Problem to solve - Output, exactly as written, the lines of the data below from the one containing "Teatro na floresta" to the end.

Scraped caption text data:
^^^^

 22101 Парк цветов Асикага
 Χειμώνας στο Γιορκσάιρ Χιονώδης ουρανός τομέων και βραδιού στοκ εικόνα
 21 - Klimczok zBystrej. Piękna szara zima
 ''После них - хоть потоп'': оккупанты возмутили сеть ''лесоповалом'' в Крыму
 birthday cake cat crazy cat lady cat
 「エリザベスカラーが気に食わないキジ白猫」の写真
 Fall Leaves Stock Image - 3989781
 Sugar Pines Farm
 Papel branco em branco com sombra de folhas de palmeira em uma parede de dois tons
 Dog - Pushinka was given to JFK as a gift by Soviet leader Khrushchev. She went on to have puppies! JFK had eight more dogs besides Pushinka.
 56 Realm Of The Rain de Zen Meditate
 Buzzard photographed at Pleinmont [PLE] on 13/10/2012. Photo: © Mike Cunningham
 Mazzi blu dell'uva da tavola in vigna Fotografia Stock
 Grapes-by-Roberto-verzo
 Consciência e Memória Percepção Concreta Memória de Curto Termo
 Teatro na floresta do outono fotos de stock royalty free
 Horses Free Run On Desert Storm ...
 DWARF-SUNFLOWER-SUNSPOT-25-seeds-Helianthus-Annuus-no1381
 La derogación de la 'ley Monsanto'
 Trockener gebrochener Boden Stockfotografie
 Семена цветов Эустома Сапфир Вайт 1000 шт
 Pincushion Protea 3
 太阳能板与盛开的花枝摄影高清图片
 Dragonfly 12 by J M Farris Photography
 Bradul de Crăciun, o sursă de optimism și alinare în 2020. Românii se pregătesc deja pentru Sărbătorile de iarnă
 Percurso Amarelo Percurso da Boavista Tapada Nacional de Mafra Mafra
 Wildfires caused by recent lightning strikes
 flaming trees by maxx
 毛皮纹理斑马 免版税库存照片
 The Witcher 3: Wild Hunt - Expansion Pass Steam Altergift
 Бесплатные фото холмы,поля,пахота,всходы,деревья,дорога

^^^^

Answer to the exercise -
 Teatro na floresta do outono fotos de stock royalty free
 Horses Free Run On Desert Storm ...
 DWARF-SUNFLOWER-SUNSPOT-25-seeds-Helianthus-Annuus-no1381
 La derogación de la 'ley Monsanto'
 Trockener gebrochener Boden Stockfotografie
 Семена цветов Эустома Сапфир Вайт 1000 шт
 Pincushion Protea 3
 太阳能板与盛开的花枝摄影高清图片
 Dragonfly 12 by J M Farris Photography
 Bradul de Crăciun, o sursă de optimism și alinare în 2020. Românii se pregătesc deja pentru Sărbătorile de iarnă
 Percurso Amarelo Percurso da Boavista Tapada Nacional de Mafra Mafra
 Wildfires caused by recent lightning strikes
 flaming trees by maxx
 毛皮纹理斑马 免版税库存照片
 The Witcher 3: Wild Hunt - Expansion Pass Steam Altergift
 Бесплатные фото холмы,поля,пахота,всходы,деревья,дорога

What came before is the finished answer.